What is needed: For every line below, output the text exactly and leave out images.

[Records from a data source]

# # # #

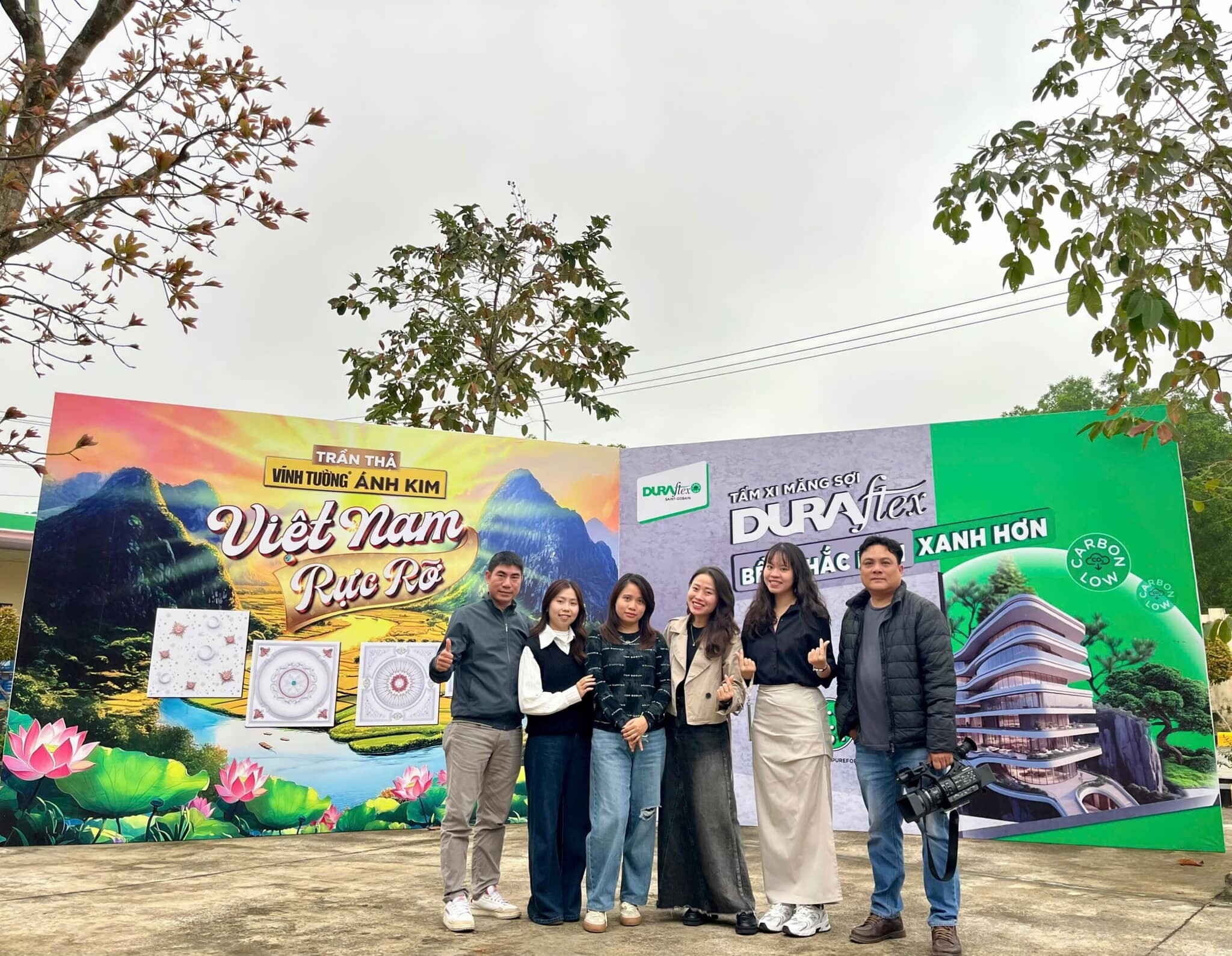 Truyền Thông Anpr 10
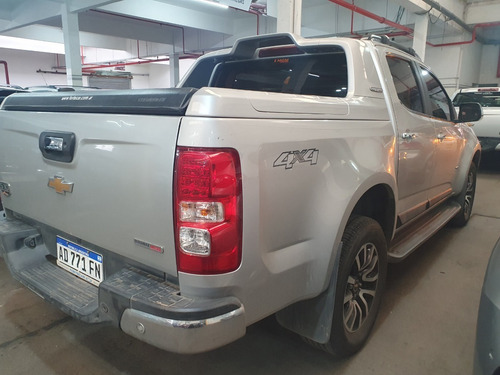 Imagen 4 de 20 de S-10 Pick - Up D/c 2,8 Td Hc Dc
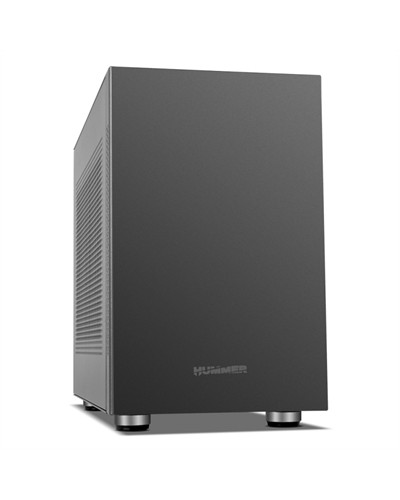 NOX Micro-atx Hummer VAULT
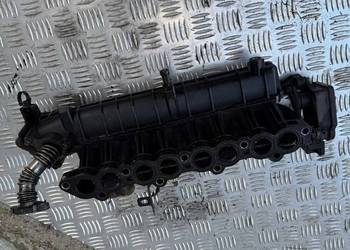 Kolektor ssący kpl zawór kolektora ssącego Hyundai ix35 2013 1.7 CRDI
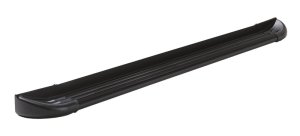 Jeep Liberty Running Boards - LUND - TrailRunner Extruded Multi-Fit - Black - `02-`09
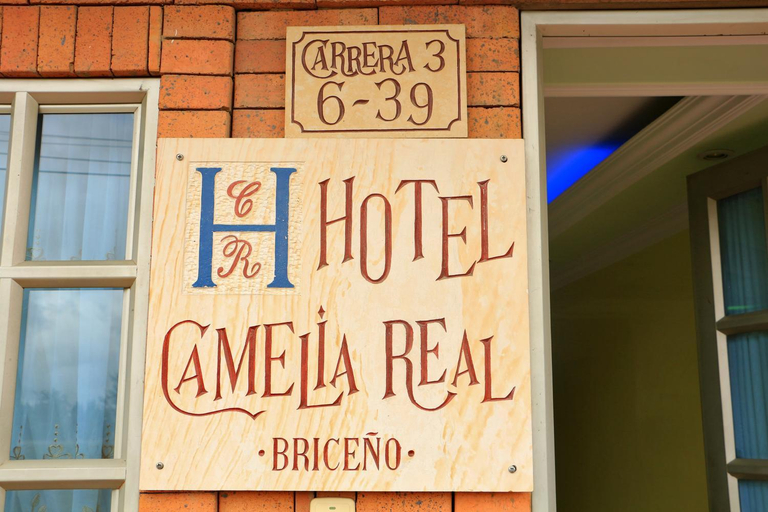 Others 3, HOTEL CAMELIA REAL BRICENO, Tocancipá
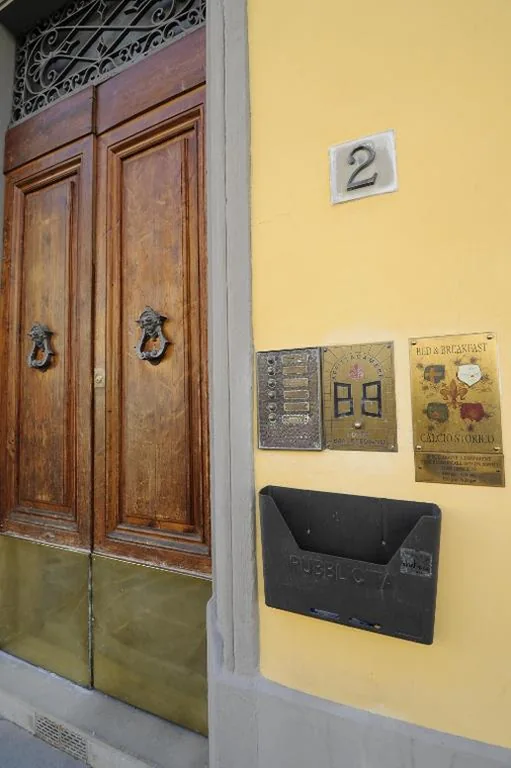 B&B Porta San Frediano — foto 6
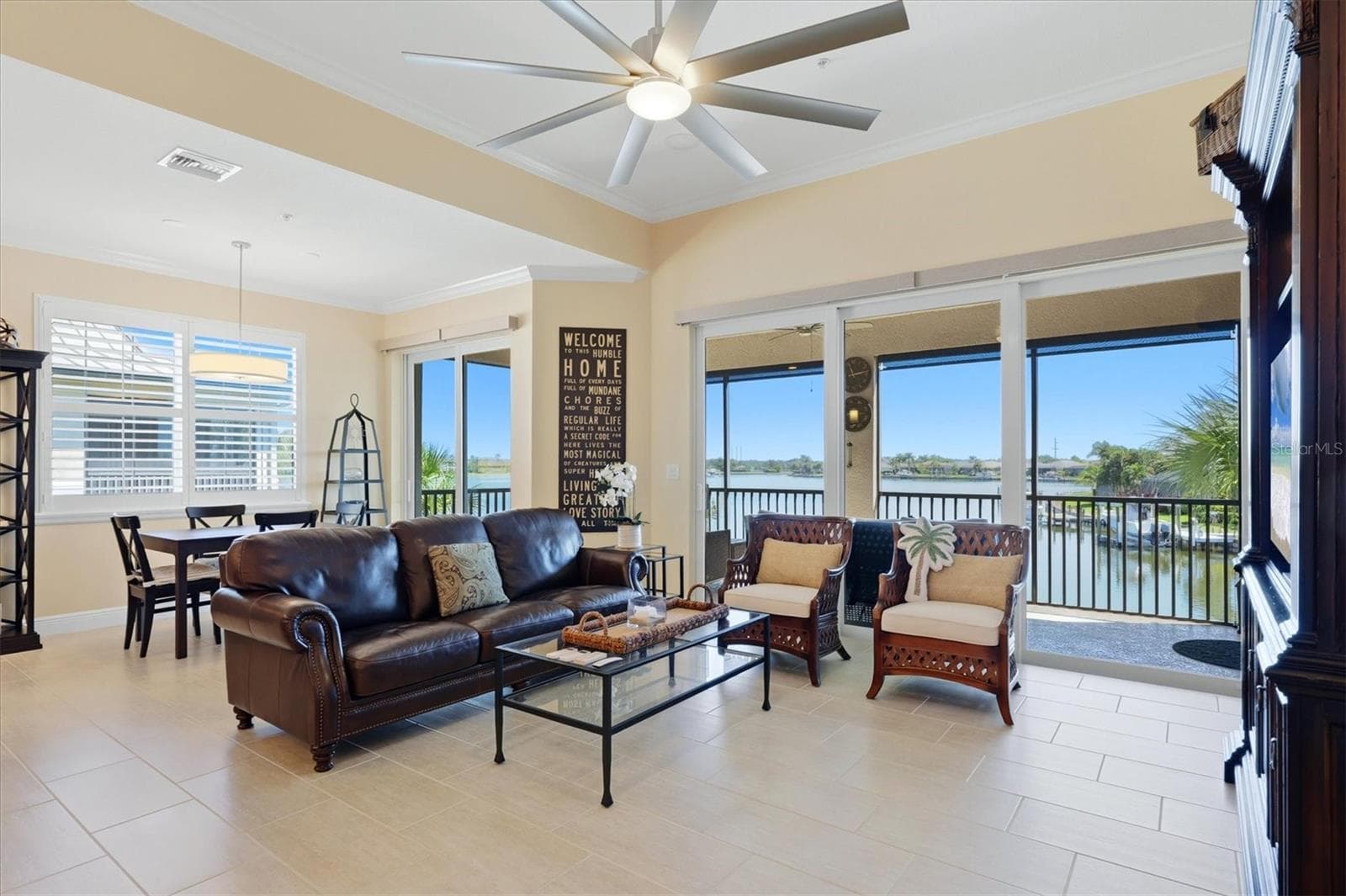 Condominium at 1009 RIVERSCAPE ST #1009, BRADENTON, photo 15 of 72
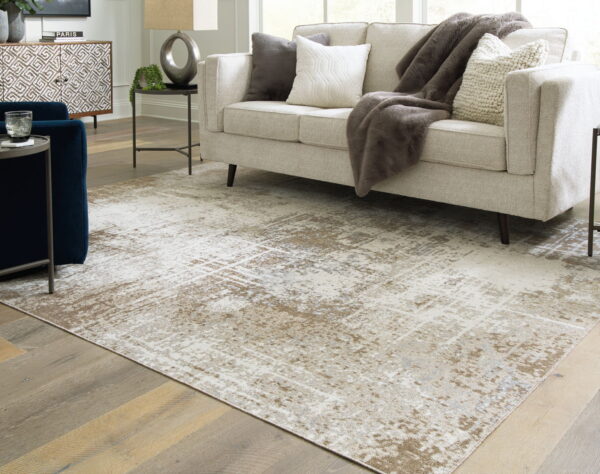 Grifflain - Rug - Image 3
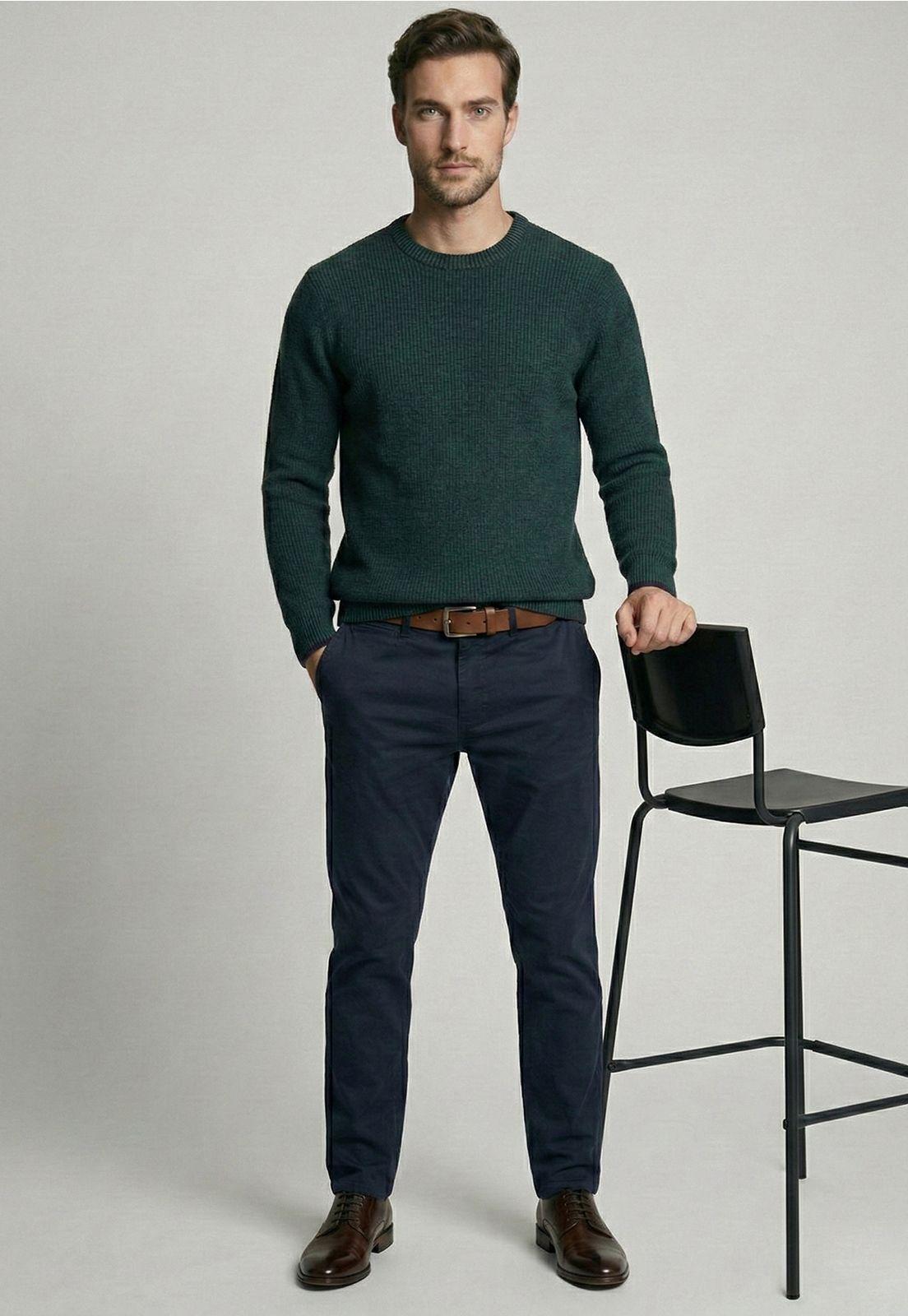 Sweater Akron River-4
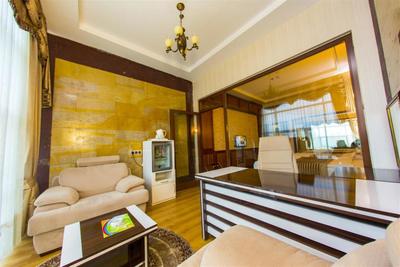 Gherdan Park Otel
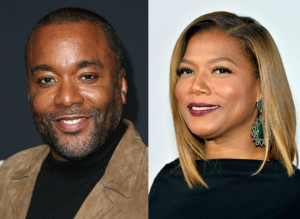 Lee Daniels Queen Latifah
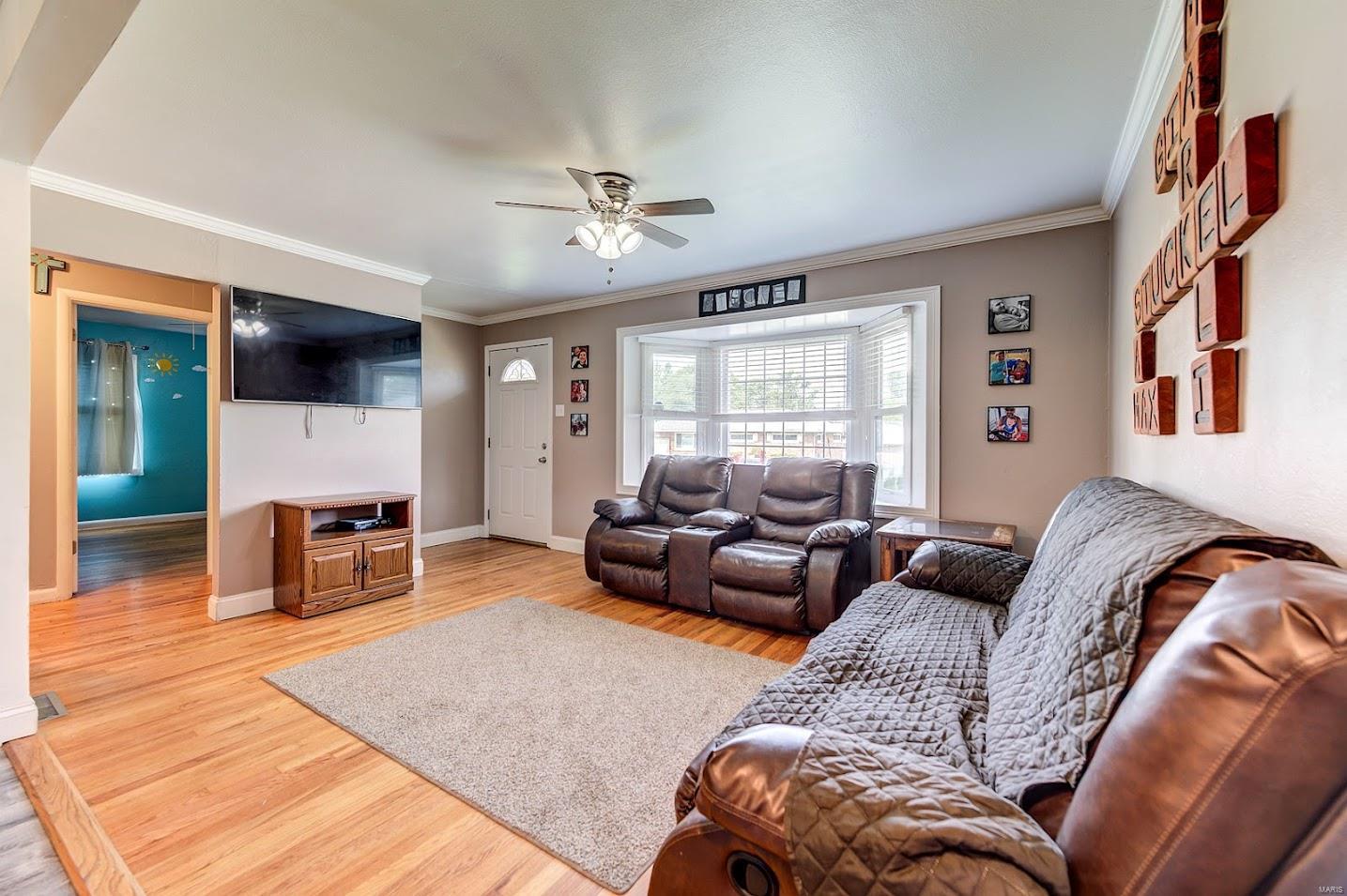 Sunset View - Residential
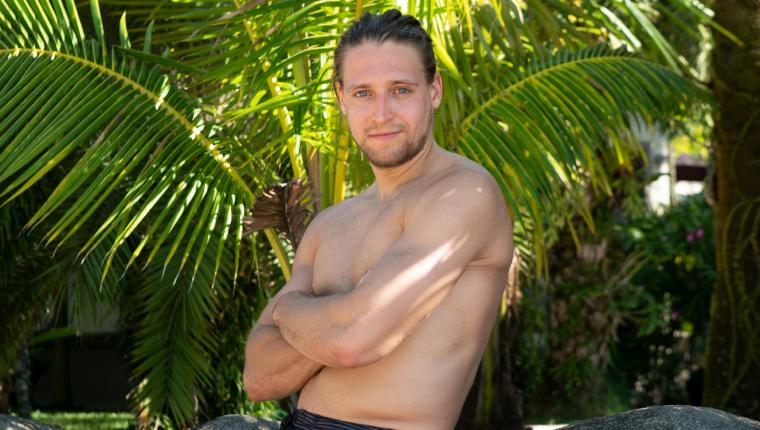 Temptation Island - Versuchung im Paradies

# # # #

Response:
 Truyền Thông Anpr 10
 Imagen 4 de 20 de S-10 Pick - Up D/c 2,8 Td Hc Dc
 NOX Micro-atx Hummer VAULT
 Kolektor ssący kpl zawór kolektora ssącego Hyundai ix35 2013 1.7 CRDI
 Jeep Liberty Running Boards - LUND - TrailRunner Extruded Multi-Fit - Black - `02-`09
 Others 3, HOTEL CAMELIA REAL BRICENO, Tocancipá
 B&B Porta San Frediano — foto 6
 Condominium at 1009 RIVERSCAPE ST #1009, BRADENTON, photo 15 of 72
 Grifflain - Rug - Image 3
 Sweater Akron River-4
 Gherdan Park Otel
 Lee Daniels Queen Latifah
 Sunset View - Residential
 Temptation Island - Versuchung im Paradies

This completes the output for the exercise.